===== Kutipan Teks =====
Pola asuh orang tua yang perekonomiannya menengah ke atas dengan orang tua yang
tingkat perekonomiannya menengah ke bawahakan akan berbeda dalam perwujudannya,
orang tua yang tingkat ekonominya menengah ke atas dalam pengasuhannya biasanya orang
tua akan memanjakan anaknya apapun yang diingkan olehnya akan dipenuhi oleh orang
tuanya. Dengan tingkat perekonomian menengah ke atas segala kebutuhan dan keinginan
anaknya selalu terpenuhi dan orang tua selalu memberikan fasilitas yang berlebih pada
anaknya yang terkadang tidak melihat dari dasar perkembangan anaknya. Pola asuh ynag
diberikan oleh orang tua terhadap anaknya hanya sebatas dengan materi yang dimiliki orang
tua, perhatian dan kasih sayang dari orang tua terkadang terlupakan akibat orang tua hanya
sibuk dengan urusan materinya dan dalam perwujudan pola asuhnya hanya diwujudkan
dalam materi atau pemenuhan kebutuhan anaknya.
===== Cuplikan Data =====
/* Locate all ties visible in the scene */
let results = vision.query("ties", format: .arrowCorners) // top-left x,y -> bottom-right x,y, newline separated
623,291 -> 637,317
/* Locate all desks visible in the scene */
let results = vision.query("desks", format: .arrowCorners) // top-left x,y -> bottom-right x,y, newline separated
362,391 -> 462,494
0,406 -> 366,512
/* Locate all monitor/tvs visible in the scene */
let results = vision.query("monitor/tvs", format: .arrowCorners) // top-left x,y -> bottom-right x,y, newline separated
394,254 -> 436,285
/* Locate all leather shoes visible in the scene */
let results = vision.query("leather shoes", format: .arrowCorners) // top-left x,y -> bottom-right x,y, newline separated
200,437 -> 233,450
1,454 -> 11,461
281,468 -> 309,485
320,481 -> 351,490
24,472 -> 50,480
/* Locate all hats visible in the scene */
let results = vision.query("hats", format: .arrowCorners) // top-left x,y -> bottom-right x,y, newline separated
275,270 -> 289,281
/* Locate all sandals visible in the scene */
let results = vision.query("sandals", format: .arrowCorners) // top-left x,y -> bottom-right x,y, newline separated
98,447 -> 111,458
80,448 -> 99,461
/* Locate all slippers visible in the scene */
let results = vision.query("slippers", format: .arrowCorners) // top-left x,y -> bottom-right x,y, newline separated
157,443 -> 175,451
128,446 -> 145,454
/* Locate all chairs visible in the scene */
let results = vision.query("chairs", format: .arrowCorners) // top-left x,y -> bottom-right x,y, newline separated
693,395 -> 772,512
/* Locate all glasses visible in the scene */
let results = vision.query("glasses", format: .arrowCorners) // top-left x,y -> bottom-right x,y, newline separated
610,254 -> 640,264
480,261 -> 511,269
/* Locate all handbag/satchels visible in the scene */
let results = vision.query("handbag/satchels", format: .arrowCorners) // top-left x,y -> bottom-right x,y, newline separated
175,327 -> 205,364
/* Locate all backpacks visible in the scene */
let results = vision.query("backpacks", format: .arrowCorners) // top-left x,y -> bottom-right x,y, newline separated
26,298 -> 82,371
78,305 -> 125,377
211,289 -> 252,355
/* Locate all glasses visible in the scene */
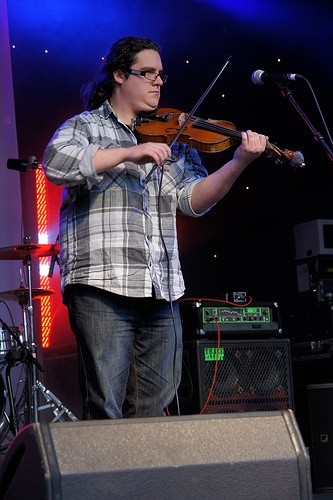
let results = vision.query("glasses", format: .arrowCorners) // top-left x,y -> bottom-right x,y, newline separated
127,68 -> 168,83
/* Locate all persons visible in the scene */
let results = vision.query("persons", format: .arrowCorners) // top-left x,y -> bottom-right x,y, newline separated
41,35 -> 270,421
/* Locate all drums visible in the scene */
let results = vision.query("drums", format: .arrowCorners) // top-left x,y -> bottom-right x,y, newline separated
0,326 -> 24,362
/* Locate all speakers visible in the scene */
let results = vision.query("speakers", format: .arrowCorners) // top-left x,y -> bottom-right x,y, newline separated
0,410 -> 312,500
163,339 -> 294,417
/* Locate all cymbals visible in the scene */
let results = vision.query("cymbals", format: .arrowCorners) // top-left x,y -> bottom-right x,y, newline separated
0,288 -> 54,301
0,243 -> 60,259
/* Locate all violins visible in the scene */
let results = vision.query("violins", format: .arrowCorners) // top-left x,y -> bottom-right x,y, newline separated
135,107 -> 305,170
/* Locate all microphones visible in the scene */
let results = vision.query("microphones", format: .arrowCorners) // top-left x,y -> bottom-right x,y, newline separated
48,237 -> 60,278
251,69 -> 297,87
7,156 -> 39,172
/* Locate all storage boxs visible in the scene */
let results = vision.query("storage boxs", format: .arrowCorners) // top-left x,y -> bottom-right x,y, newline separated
=====
■ **Petunjuk Pengerjaan**:
**A.** Menurut teks tentang pola asuh orang tua, apa yang terkadang terlupakan oleh orang tua yang tingkat ekonominya menengah ke atas?
**B.** Ubah paragraf yang diawali "Pola asuh orang tua yang perekonomiannya menengah ke atas" dalam teks tentang pola asuh orang tua menjadi daftar poin singkat tanpa menghilangkan fakta utamanya.
**C.** Lanjutkan teks tentang pola asuh orang tua mulai dari kalimat terakhirnya.

■ **Jawaban Tiap Tugas**:
**A.** Perhatian dan kasih sayang dari orang tua terkadang terlupakan.

**B.**
- Pola asuh orang tua berekonomi menengah ke atas berbeda perwujudannya dengan orang tua berekonomi menengah ke bawah.
- Orang tua berekonomi menengah ke atas biasanya memanjakan anak dan memenuhi apa pun keinginannya.
- Semua kebutuhan dan keinginan anak selalu terpenuhi, dan anak diberi fasilitas berlebih yang terkadang tidak mempertimbangkan dasar perkembangannya.
- Pola asuh yang diberikan hanya sebatas materi yang dimiliki orang tua.
- Perhatian dan kasih sayang terkadang terlupakan karena orang tua sibuk dengan urusan materi.
- Pola asuh hanya diwujudkan dalam bentuk materi atau pemenuhan kebutuhan anak.

**C.**
Anak yang terbiasa dari kecil dididik oleh orang tuanya dengan pola asuh yang
demikian, akan berdampak buruk pada pembentukan kepribadian anak. Kepribadian anak
akan menjadi manja, serba menilai sesuatu dengan materi, dan tidak menutup kemungkinan
anak akan menjadi sombong dengan kekayaan yang dimiliki oleh orang tuanya serta kurang
menghormati dan menghargai orang yang ekonominya lebih rendah darinya.

Sedangkan pola asuh orang tua yang tingkat ekonominya menengah kebawah, dalam
pengasuhannya memang sangat terbatas dengan tingkat ekonomi yang kurang. Biasaya dalam
pola pengasuhannya tidak memenuhi kebutuhan anak yang bersifat materi tetapi lebih
menekankan pada kasih sayang dan perhatian serta bimbingan untuk membentuk kepribadian
yang baik bagi anaknya.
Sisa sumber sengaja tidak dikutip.